## Task details
Write all of the entries again. Keep them exactly as they are.

Supplied records Start Marker

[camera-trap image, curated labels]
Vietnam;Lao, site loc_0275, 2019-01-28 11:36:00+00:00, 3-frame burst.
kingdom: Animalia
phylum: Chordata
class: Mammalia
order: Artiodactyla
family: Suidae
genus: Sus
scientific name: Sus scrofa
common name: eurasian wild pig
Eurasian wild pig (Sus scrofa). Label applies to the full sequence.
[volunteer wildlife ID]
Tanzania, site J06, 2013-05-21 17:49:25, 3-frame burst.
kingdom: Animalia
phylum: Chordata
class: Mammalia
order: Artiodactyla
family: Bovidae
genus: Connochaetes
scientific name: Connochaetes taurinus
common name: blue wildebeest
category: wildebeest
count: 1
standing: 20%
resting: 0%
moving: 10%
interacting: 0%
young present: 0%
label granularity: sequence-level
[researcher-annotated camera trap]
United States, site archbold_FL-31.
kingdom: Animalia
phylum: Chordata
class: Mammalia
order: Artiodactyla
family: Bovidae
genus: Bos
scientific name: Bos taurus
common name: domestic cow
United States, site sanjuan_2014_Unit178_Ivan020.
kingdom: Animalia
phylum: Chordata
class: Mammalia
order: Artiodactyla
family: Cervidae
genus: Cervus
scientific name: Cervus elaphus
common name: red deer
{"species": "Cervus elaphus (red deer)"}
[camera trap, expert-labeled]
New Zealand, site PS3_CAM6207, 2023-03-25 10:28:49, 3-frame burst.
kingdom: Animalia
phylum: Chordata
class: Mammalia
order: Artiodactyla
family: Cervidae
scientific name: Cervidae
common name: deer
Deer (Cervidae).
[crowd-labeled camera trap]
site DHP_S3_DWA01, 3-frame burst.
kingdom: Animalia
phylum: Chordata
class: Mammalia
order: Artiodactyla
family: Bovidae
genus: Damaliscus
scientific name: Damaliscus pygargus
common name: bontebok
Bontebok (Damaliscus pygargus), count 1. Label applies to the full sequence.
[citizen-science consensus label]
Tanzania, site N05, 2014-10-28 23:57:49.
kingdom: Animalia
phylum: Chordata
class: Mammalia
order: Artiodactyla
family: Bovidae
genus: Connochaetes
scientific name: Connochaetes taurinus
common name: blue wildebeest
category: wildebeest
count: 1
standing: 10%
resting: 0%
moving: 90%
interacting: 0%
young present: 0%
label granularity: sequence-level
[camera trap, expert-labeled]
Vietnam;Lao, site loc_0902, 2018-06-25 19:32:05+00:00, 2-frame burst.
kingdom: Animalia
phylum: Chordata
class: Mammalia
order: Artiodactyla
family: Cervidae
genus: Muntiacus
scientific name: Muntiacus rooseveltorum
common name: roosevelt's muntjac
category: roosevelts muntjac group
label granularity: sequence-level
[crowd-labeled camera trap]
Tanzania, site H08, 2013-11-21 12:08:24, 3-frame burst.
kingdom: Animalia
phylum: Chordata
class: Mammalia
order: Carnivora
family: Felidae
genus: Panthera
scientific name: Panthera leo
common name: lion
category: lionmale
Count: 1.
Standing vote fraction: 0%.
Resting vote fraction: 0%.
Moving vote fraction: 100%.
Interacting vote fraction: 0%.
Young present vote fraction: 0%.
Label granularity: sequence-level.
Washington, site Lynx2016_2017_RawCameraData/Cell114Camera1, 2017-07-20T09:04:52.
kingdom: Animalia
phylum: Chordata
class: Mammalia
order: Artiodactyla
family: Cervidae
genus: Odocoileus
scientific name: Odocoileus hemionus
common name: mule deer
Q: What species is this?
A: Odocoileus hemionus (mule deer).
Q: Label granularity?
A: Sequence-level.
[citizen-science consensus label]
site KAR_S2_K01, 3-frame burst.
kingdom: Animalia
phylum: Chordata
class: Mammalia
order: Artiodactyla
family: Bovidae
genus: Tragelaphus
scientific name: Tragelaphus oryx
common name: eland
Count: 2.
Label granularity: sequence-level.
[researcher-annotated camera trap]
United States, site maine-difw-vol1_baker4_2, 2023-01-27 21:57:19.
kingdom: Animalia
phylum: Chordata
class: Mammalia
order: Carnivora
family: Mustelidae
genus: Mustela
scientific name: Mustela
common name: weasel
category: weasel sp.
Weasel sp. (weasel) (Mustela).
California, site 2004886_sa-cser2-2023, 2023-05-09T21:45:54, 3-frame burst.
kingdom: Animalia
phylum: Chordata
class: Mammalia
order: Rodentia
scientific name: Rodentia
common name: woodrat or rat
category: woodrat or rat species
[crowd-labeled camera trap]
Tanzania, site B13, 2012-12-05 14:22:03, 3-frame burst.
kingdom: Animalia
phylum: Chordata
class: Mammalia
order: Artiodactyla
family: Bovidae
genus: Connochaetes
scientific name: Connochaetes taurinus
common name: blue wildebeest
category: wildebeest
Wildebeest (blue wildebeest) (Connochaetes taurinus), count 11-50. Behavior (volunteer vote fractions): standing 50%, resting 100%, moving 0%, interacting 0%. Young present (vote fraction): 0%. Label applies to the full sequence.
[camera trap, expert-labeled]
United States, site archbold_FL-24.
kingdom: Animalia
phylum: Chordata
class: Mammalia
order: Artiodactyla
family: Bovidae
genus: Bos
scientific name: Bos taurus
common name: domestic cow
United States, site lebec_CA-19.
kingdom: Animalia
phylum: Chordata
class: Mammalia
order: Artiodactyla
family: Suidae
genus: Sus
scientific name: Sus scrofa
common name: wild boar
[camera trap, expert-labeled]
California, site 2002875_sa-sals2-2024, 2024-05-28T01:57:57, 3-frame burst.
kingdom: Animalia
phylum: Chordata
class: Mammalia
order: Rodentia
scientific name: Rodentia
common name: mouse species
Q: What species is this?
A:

Supplied records End Marker

## Reply
[camera-trap image, curated labels]
Vietnam;Lao, site loc_0275, 2019-01-28 11:36:00+00:00, 3-frame burst.
kingdom: Animalia
phylum: Chordata
class: Mammalia
order: Artiodactyla
family: Suidae
genus: Sus
scientific name: Sus scrofa
common name: eurasian wild pig
Eurasian wild pig (Sus scrofa). Label applies to the full sequence.
[volunteer wildlife ID]
Tanzania, site J06, 2013-05-21 17:49:25, 3-frame burst.
kingdom: Animalia
phylum: Chordata
class: Mammalia
order: Artiodactyla
family: Bovidae
genus: Connochaetes
scientific name: Connochaetes taurinus
common name: blue wildebeest
category: wildebeest
count: 1
standing: 20%
resting: 0%
moving: 10%
interacting: 0%
young present: 0%
label granularity: sequence-level
[researcher-annotated camera trap]
United States, site archbold_FL-31.
kingdom: Animalia
phylum: Chordata
class: Mammalia
order: Artiodactyla
family: Bovidae
genus: Bos
scientific name: Bos taurus
common name: domestic cow
United States, site sanjuan_2014_Unit178_Ivan020.
kingdom: Animalia
phylum: Chordata
class: Mammalia
order: Artiodactyla
family: Cervidae
genus: Cervus
scientific name: Cervus elaphus
common name: red deer
{"species": "Cervus elaphus (red deer)"}
[camera trap, expert-labeled]
New Zealand, site PS3_CAM6207, 2023-03-25 10:28:49, 3-frame burst.
kingdom: Animalia
phylum: Chordata
class: Mammalia
order: Artiodactyla
family: Cervidae
scientific name: Cervidae
common name: deer
Deer (Cervidae).
[crowd-labeled camera trap]
site DHP_S3_DWA01, 3-frame burst.
kingdom: Animalia
phylum: Chordata
class: Mammalia
order: Artiodactyla
family: Bovidae
genus: Damaliscus
scientific name: Damaliscus pygargus
common name: bontebok
Bontebok (Damaliscus pygargus), count 1. Label applies to the full sequence.
[citizen-science consensus label]
Tanzania, site N05, 2014-10-28 23:57:49.
kingdom: Animalia
phylum: Chordata
class: Mammalia
order: Artiodactyla
family: Bovidae
genus: Connochaetes
scientific name: Connochaetes taurinus
common name: blue wildebeest
category: wildebeest
count: 1
standing: 10%
resting: 0%
moving: 90%
interacting: 0%
young present: 0%
label granularity: sequence-level
[camera trap, expert-labeled]
Vietnam;Lao, site loc_0902, 2018-06-25 19:32:05+00:00, 2-frame burst.
kingdom: Animalia
phylum: Chordata
class: Mammalia
order: Artiodactyla
family: Cervidae
genus: Muntiacus
scientific name: Muntiacus rooseveltorum
common name: roosevelt's muntjac
category: roosevelts muntjac group
label granularity: sequence-level
[crowd-labeled camera trap]
Tanzania, site H08, 2013-11-21 12:08:24, 3-frame burst.
kingdom: Animalia
phylum: Chordata
class: Mammalia
order: Carnivora
family: Felidae
genus: Panthera
scientific name: Panthera leo
common name: lion
category: lionmale
Count: 1.
Standing vote fraction: 0%.
Resting vote fraction: 0%.
Moving vote fraction: 100%.
Interacting vote fraction: 0%.
Young present vote fraction: 0%.
Label granularity: sequence-level.
Washington, site Lynx2016_2017_RawCameraData/Cell114Camera1, 2017-07-20T09:04:52.
kingdom: Animalia
phylum: Chordata
class: Mammalia
order: Artiodactyla
family: Cervidae
genus: Odocoileus
scientific name: Odocoileus hemionus
common name: mule deer
Q: What species is this?
A: Odocoileus hemionus (mule deer).
Q: Label granularity?
A: Sequence-level.
[citizen-science consensus label]
site KAR_S2_K01, 3-frame burst.
kingdom: Animalia
phylum: Chordata
class: Mammalia
order: Artiodactyla
family: Bovidae
genus: Tragelaphus
scientific name: Tragelaphus oryx
common name: eland
Count: 2.
Label granularity: sequence-level.
[researcher-annotated camera trap]
United States, site maine-difw-vol1_baker4_2, 2023-01-27 21:57:19.
kingdom: Animalia
phylum: Chordata
class: Mammalia
order: Carnivora
family: Mustelidae
genus: Mustela
scientific name: Mustela
common name: weasel
category: weasel sp.
Weasel sp. (weasel) (Mustela).
California, site 2004886_sa-cser2-2023, 2023-05-09T21:45:54, 3-frame burst.
kingdom: Animalia
phylum: Chordata
class: Mammalia
order: Rodentia
scientific name: Rodentia
common name: woodrat or rat
category: woodrat or rat species
[crowd-labeled camera trap]
Tanzania, site B13, 2012-12-05 14:22:03, 3-frame burst.
kingdom: Animalia
phylum: Chordata
class: Mammalia
order: Artiodactyla
family: Bovidae
genus: Connochaetes
scientific name: Connochaetes taurinus
common name: blue wildebeest
category: wildebeest
Wildebeest (blue wildebeest) (Connochaetes taurinus), count 11-50. Behavior (volunteer vote fractions): standing 50%, resting 100%, moving 0%, interacting 0%. Young present (vote fraction): 0%. Label applies to the full sequence.
[camera trap, expert-labeled]
United States, site archbold_FL-24.
kingdom: Animalia
phylum: Chordata
class: Mammalia
order: Artiodactyla
family: Bovidae
genus: Bos
scientific name: Bos taurus
common name: domestic cow
United States, site lebec_CA-19.
kingdom: Animalia
phylum: Chordata
class: Mammalia
order: Artiodactyla
family: Suidae
genus: Sus
scientific name: Sus scrofa
common name: wild boar
[camera trap, expert-labeled]
California, site 2002875_sa-sals2-2024, 2024-05-28T01:57:57, 3-frame burst.
kingdom: Animalia
phylum: Chordata
class: Mammalia
order: Rodentia
scientific name: Rodentia
common name: mouse species
Q: What species is this?
A:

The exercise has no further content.